#### Data extract ####

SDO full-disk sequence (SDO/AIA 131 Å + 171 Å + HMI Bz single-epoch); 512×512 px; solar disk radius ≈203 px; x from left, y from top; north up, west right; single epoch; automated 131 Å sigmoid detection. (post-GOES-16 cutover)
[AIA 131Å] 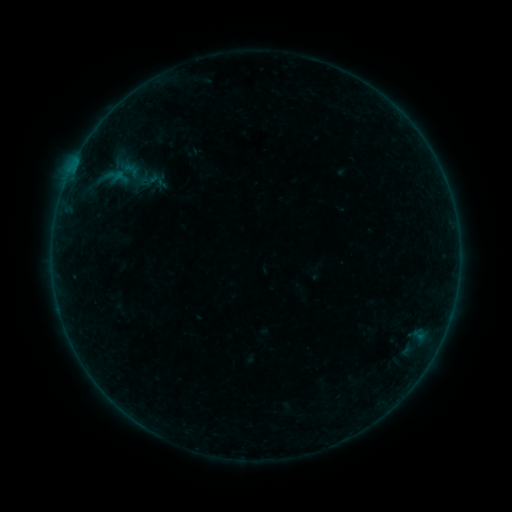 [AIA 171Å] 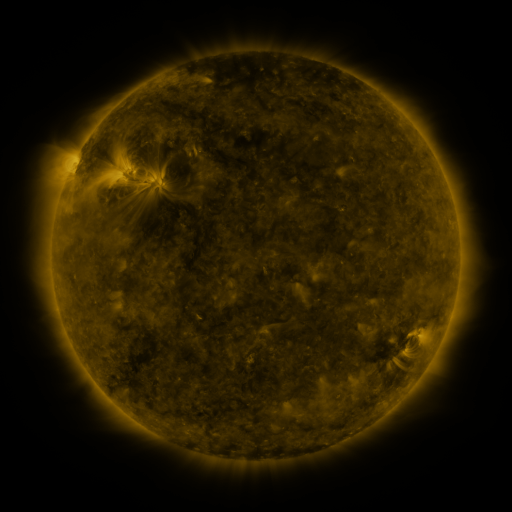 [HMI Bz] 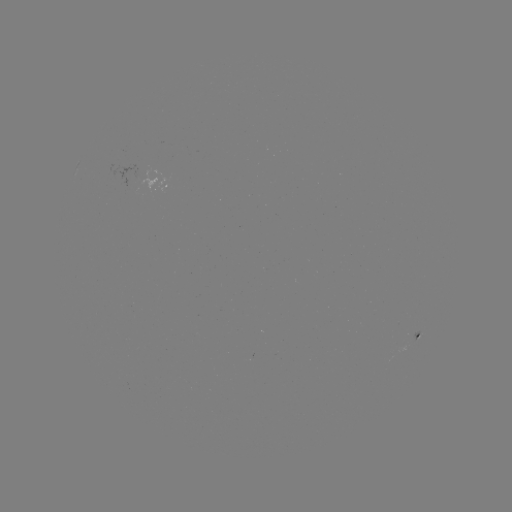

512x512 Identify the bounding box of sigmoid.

####

> **Task details**: Each line above that contains "sigmoid" counts once; report the total of such lines and nothing more.

> **Task solution**: 2